── Material for this exercise ──

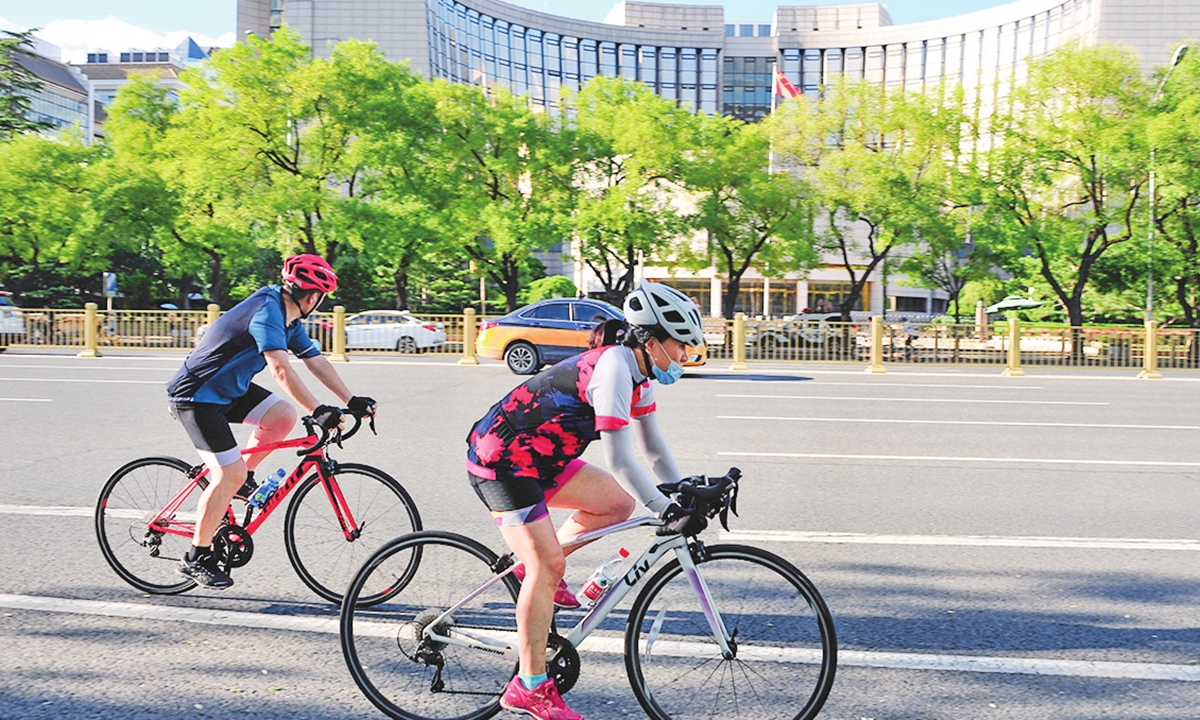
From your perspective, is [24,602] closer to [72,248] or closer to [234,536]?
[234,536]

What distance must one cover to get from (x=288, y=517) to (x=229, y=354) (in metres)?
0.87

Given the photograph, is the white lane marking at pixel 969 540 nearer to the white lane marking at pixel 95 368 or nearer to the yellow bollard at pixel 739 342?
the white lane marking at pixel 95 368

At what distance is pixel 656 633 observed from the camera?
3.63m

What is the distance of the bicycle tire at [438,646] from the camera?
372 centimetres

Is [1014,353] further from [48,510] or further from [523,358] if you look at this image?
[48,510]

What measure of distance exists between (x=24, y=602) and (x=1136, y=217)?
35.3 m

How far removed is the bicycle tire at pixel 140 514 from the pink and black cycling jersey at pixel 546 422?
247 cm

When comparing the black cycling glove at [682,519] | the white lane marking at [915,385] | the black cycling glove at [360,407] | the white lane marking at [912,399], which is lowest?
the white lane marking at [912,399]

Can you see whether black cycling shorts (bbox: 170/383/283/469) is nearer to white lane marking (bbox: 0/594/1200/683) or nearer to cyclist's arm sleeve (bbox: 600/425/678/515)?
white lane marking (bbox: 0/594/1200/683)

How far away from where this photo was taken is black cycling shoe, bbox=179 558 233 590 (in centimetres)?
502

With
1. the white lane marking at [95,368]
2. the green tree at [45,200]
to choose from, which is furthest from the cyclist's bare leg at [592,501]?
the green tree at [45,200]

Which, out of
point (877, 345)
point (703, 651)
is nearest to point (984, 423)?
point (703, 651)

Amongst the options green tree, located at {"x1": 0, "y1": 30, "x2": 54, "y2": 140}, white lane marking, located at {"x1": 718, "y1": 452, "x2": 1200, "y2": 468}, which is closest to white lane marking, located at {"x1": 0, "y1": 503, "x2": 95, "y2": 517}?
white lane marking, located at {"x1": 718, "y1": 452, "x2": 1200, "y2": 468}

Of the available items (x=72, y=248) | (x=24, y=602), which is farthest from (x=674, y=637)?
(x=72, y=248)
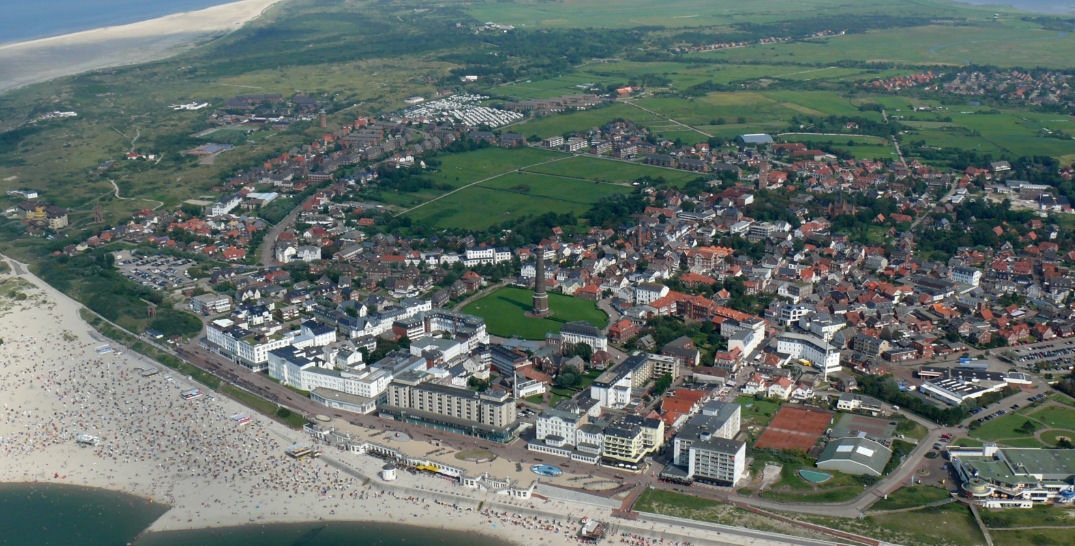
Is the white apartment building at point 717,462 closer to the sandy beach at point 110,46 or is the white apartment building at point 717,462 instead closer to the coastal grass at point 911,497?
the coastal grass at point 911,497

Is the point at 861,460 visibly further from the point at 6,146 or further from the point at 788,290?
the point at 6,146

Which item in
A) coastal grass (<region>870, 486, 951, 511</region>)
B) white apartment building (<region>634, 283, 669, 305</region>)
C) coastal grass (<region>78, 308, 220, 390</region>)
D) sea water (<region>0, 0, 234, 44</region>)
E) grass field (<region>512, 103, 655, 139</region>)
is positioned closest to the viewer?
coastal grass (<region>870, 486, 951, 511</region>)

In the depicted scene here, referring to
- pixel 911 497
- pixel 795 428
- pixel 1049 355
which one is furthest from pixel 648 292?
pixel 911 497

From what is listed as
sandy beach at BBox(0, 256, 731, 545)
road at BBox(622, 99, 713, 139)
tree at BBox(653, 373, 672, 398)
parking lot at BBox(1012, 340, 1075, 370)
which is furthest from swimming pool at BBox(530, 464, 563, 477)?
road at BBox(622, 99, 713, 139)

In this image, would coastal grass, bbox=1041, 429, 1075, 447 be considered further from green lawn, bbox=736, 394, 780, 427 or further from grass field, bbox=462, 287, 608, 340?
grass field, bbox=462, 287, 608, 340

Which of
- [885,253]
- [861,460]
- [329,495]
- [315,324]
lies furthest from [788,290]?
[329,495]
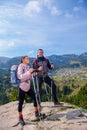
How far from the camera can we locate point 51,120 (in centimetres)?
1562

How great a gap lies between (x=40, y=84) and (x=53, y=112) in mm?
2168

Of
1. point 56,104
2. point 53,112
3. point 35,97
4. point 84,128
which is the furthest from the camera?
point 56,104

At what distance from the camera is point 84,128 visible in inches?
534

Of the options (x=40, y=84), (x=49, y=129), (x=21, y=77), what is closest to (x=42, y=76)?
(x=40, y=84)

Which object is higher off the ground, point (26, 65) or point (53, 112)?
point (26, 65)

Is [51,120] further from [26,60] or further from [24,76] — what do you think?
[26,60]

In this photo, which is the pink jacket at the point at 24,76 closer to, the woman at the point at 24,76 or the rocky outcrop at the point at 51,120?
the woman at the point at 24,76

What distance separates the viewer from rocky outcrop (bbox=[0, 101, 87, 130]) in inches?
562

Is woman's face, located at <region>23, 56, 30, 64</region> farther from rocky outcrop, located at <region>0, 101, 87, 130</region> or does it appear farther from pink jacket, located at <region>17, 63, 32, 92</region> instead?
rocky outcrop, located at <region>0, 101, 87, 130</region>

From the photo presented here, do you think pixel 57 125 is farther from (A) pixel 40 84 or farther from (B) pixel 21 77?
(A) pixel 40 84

───
── Material for this exercise ──

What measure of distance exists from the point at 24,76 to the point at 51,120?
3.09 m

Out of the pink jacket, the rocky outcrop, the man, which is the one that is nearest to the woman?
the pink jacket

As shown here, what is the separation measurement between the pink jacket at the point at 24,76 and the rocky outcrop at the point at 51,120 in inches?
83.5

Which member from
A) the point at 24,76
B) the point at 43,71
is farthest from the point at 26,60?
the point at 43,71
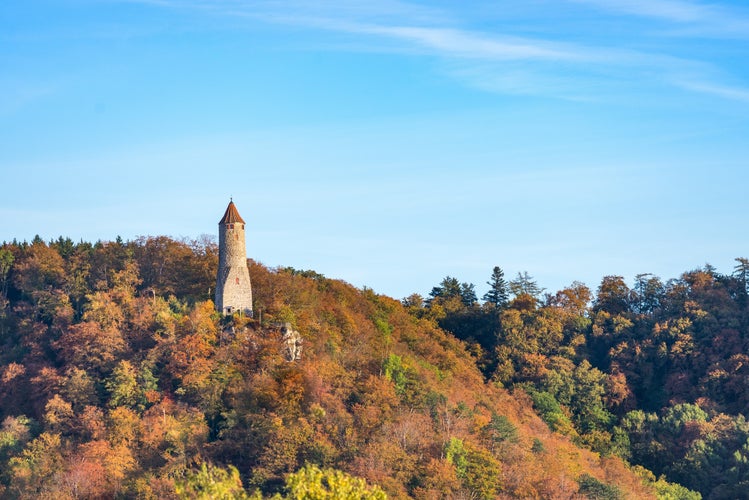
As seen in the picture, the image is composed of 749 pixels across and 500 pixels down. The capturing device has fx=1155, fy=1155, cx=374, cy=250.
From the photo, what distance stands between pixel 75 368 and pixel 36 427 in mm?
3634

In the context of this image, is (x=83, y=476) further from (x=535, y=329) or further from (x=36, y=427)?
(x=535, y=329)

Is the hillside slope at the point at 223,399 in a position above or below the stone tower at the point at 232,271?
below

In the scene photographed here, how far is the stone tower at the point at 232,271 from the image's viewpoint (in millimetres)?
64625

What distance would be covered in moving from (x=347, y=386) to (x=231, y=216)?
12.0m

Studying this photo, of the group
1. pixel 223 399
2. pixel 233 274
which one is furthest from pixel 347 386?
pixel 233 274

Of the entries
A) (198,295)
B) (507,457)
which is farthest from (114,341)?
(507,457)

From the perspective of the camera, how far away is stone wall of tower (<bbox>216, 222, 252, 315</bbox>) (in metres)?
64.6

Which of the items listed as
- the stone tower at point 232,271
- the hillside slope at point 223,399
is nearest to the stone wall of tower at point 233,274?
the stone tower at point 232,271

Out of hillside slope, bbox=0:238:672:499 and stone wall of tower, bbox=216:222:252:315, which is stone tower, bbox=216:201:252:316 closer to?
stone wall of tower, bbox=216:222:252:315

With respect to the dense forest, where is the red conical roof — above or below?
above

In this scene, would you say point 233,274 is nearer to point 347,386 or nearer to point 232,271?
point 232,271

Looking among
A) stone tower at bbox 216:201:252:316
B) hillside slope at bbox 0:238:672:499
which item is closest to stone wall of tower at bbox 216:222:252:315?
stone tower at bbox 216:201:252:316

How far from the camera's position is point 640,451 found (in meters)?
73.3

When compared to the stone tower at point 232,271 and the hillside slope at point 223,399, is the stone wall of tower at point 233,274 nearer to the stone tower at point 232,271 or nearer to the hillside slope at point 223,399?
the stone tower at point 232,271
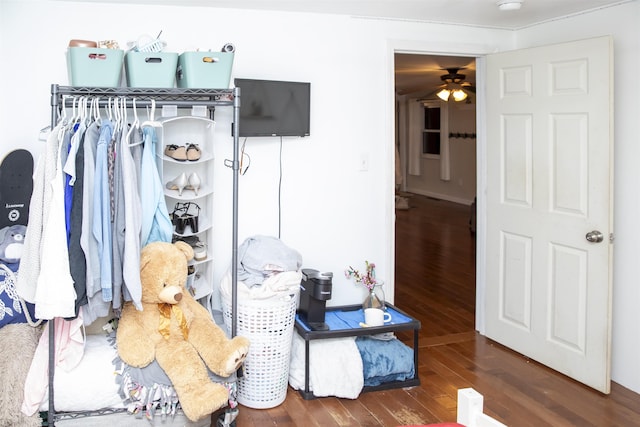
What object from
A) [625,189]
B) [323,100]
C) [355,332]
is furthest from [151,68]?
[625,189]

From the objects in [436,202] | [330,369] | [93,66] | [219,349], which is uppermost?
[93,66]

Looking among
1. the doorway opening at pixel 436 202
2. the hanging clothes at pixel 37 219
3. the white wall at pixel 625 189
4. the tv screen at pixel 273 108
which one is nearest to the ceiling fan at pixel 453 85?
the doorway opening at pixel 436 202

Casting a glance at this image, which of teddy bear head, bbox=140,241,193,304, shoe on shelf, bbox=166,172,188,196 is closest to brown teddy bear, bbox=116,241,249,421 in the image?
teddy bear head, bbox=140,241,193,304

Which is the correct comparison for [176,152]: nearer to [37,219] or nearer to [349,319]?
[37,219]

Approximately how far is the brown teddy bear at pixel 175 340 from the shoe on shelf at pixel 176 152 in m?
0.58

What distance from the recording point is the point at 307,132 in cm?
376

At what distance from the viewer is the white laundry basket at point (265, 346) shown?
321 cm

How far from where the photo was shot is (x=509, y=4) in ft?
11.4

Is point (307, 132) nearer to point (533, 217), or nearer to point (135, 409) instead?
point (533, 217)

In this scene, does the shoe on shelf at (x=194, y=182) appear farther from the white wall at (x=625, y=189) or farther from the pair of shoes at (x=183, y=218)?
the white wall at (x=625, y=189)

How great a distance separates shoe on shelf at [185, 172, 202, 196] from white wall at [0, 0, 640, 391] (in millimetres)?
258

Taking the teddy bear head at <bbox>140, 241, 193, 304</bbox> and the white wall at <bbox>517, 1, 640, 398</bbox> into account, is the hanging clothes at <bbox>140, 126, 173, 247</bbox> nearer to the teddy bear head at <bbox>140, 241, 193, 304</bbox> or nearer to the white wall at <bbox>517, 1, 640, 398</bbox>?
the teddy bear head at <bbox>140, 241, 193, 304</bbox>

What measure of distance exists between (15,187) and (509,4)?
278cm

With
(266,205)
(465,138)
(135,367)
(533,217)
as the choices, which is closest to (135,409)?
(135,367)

───

--- Aim ---
Which lines in the entries above contain the string "appear"? Return each of those lines in full, matching case exactly.

--- Written response ---
Is woman's face, located at <region>23, 56, 30, 64</region> farther from rocky outcrop, located at <region>0, 101, 87, 130</region> or does it appear farther from pink jacket, located at <region>17, 63, 32, 92</region> instead?
In this scene, does the shoe on shelf at (x=194, y=182) appear farther from the white wall at (x=625, y=189) or farther from the pair of shoes at (x=183, y=218)?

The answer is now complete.